Now that you’re up on the latest news, here’s today’s article, which was originally published in Personal Fitness Professional magazine.
What You Need to Know to Maximize Your Investment in Fitness Continuing Education
“The world of fitness is replete with rules, laws, guidelines and position statements from every personality and organization imaginable. These well-intentioned documents and proclamations can play a role in educating the fitness professional, but the endless variety of contradictions and restrictions generally confuses rather then enlightens.”-Dr. Mel Siff
With all of the conflicting information and various training approaches from which to choose, it can be tough for fitness professionals to decide what educational avenues to invest their time and money.
This article provides you 5 tips that will:
- Prevent you from making common fitness education mistakes that leave you with less money and more frustration.
- Help you to see through the confusion created by conflicting information.
- Ensure you make the most out of your educational investment so you can provide better results for your clients and build and attract a more profitable business.
Tip #1: Understand that a higher education does not equal more clients.
The reality of the personal training world: much of what brings you new clients (and keeps your current clients with you) is your personality and your ability to communicate, motivate and inspire them to exercise not only for themselves but also to do it for you, their fitness professional. You can never go wrong with a higher education. Just don’t make the mistake of going to college thinking that after you graduate you’re guaranteed to attract more clients because of a degree.
Tip #2: Embrace that your clients don’t (really) care about your certification.
Certain fitness clubs may insist their staff hold a certain certification that they bias. However, the average client, the people that hire your services, typically have no clue about any of the certifications offered in the fitness field. Any fitness professional with some experience knows full well that rarely, if ever, does the type of certification affect whether a client hires them, which goes back to what was covered in my first tip.
Your education (i.e. certification and/or degree) only awards you the ability to call yourself a “personal trainer.” It’s your personality and ability to successfully apply your education in a practical manner your clients can understand and relate to, that determines how many clients you get and how successful you are as a fitness professional.
Again, it’s great to pursue a variety of certifications and continued education to help add more tools to your toolbox. It’s just that you don’t want to fall into the trap of thinking that your type of certification will have much of an impact on the success of your personal training business. Now, if we go beyond the general personal training realm; for those fitness professionals who are interested in attracting a specific population, such as golfers for example; having a specialty golf performance certification should be a part of your credentials.
Tip #3: Don’t mistake the tools of your trade for the trade itself!

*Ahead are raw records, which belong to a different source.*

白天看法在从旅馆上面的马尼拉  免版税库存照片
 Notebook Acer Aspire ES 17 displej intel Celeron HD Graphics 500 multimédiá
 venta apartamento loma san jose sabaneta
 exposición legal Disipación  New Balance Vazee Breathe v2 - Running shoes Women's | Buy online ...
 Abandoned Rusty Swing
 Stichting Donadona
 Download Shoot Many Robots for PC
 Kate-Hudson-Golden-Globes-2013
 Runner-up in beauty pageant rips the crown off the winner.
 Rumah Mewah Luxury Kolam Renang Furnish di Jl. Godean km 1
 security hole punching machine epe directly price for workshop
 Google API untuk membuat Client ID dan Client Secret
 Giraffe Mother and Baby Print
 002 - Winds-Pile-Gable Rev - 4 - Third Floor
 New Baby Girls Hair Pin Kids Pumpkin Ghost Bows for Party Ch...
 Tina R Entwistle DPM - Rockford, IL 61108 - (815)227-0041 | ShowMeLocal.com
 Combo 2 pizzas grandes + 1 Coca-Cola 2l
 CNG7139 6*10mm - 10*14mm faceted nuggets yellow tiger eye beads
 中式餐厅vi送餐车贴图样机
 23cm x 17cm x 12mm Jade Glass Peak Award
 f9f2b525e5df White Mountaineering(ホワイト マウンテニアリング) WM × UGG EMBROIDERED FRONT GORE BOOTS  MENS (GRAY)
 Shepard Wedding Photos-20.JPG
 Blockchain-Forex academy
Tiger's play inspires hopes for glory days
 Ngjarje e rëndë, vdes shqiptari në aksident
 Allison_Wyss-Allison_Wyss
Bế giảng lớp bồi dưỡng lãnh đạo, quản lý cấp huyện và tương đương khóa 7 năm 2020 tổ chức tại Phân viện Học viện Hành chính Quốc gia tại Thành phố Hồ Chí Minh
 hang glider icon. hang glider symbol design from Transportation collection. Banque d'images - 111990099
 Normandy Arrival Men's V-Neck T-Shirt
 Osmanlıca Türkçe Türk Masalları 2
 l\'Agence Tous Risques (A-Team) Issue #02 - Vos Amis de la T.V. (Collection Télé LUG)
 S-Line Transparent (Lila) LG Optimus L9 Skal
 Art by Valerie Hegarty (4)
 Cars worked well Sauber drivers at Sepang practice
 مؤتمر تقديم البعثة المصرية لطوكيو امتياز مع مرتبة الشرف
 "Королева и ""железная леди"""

When fitness professionals take several different courses and integrate many different modalities in their training, they’re often warned not to be “a jack of all trades” because they’ll just be a “master of none.” Instead, there’s much industry pressure put on a fitness professional to choose specific modalities at which to become proficient, and focus on “mastering” those modalities, which is a glaring example of the confusion the fitness field has created (as a whole) over the job expectations of the fitness professional.
Put simply, fitness professionals are like carpenters. No one ever calls a carpenter a “jack of all trades; master of none” because they use all kinds of tools on each job they do. The fact is, all of the tools they use are just a part of their trade – they are not the trade itself. Their trade is to build stuff and improve stuff. What determines a good carpenter is their ability to successfully assess each job (i.e. each client), figure out what tools (i.e. exercise methods and modalities) are best fit to accomplish the job (i.e. the client’s goals) and understand how to use those tools in a safe and effective manner (i.e. get the client results without hurting them).
The various training modalities from dumbbells to TRX to functional training to bodybuilding and so on… are just tools in our toolbox. They are just aspects of our trade; they are absolutely not the trade itself.
You may be “certified,” but to truly be a “qualified” fitness professional – just like being a qualified carpenter – you must possess a wide variety of tools in your toolbox. More importantly you must understand which tools should be used to accomplish the job, instead of trying to use only one or two tools for all jobs.
The take-away message here is simple; pursue education in a wide variety of fitness modalities because being a fitness professional means being an exercise expert, not a specialist in using only one tool.
Tip #4: Stop looking for “the right way” to train: Take a hybrid approach
Fitness professionals often leave continuing education courses with more questions than answers because they are frustrated with the conflicting information and varying approaches that they are taught, with each approach often being touted by the educators as “the right way.”
The first thing you need to do to avoid this confusion is embrace the reality that there will neverbe a generally agreed upon consensus on the “right way” to train because 1) each training situation is different, and 2) these training debates are not even about training to begin with; they are about human psychology.
All of us, especially those in leadership roles, have some level of what the psychology world calls “illusory superiority,” which is a cognitive bias that causes people to overestimate their positive qualities and abilities and to underestimate their negative qualities, relative to others.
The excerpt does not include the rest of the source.